Many are less willing to stay in a loveless marriage, the researchers found. They're living longer and want that life to be happy.

And they — women, especially — are no longer trapped in a bad marriage because they don't have the money to get out of it. According to a 2004 AARP survey, 66 percent of gray divorces are initiated by women. Many career women in the boomer generation are nearing retirement with solid savings, pensions and Social Security.

• • •

Even in the unlikely event that the divorce rate remains steady for the next 20 years (a conservative assumption, based on the current trend), the number of divorced people over the age of 50 would rise to more than 828,000 by 2030 simply because there will be more people over 50 to get divorced.

That's a lot of older people who will have no spouse to help them — economically or socially.

If you get divorced at 40, you still have time to build a nest egg. At 60, not so much.

Where will they turn? To their children?

Not without negative consequences, most likely. Asking adult children to provide social support or be a caregiver may weaken family ties that are already strained by the divorce itself, Brown and Lin found. Plus, kids often live too far from their aging parents to help much.

So, what's left? Society as a whole. Public money. Institutions. The government.

"A decline in economic well-being (unmarried baby boomers are four times as likely to be poor and twice as likely to be disabled than their married counterparts) following divorce would suggest a greater reliance on public rather than private forms of support, possibly meaning a rise in Medicaid and Supplemental Security Income usage," the sociologists said.

And yet, when there is talk about the future of Social Security or Medicare, gray divorce isn't factored in, Brown said.

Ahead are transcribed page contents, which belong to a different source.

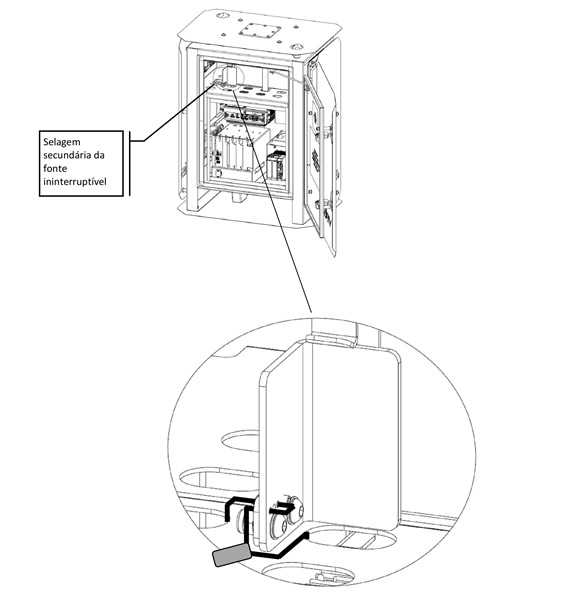 Selagem secundária da fonte ininterruptível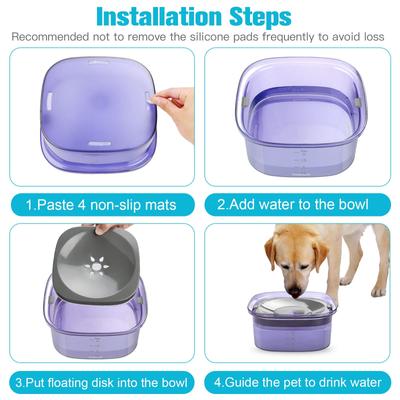 Installation Steps

Recommended not to remove the silicone pads frequently to avoid loss

1.Paste 4 non-slip mats

2.Add water to the bowl

3.Put floating disk into the bowl

4.Guide the pet to drink water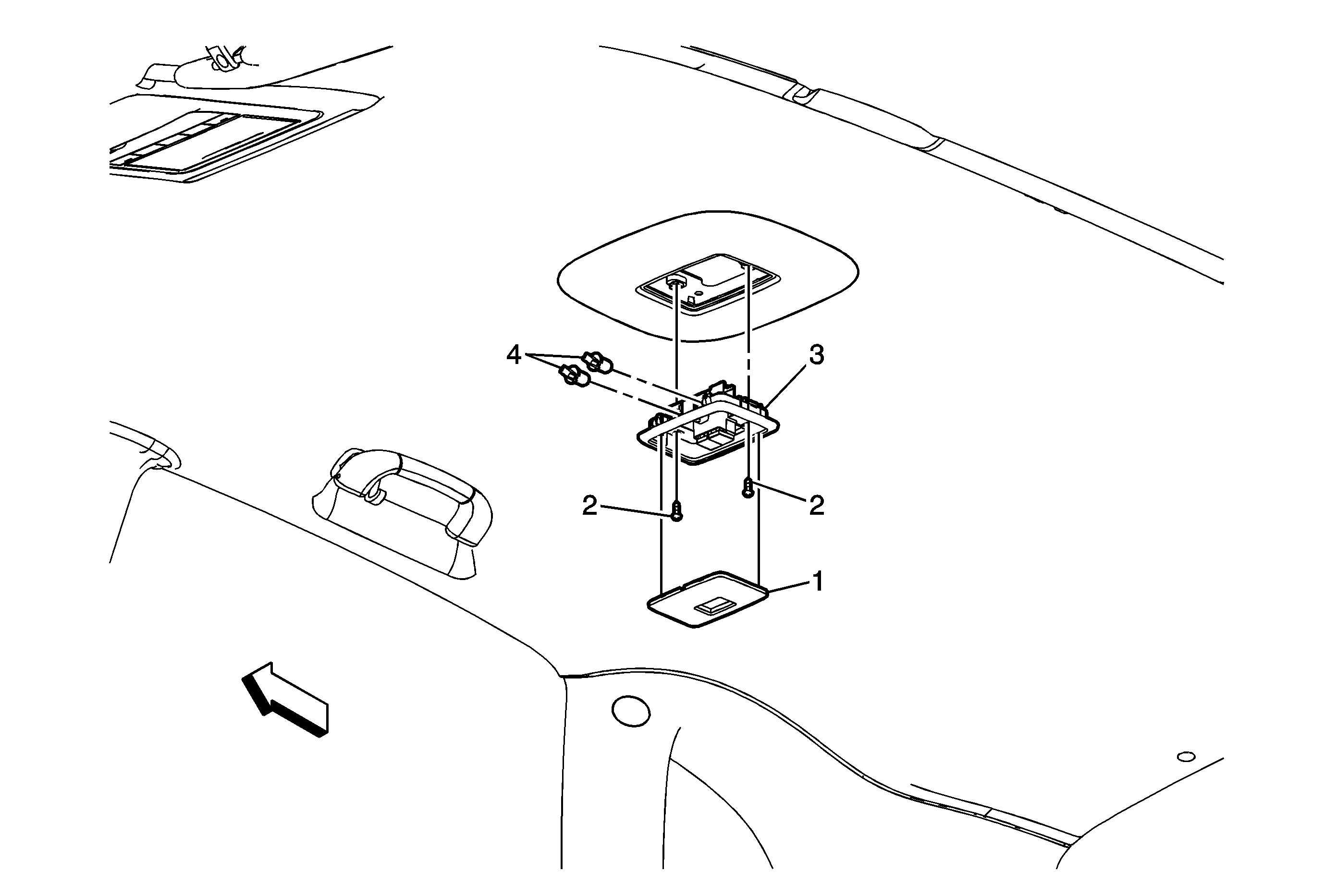 4
3
2
2
1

How it will affect society is wide open for future research — and not just by sociologists and demographers, she added, calling on economists, therapists and lawyers to start studying the ramifications of late-life divorce.

"When we think about family change, we think about the young," Brown said. "But there's an interesting phenomenon taking place at the other end of the age spectrum, too."

Patti Ewald can be reached at pewald@tampabay.com or (727) 893-8746.

This article has been revised to reflect the following correction: In 1990, one in 10 people who got divorced was over the age of 50. In 2010, it was one in four.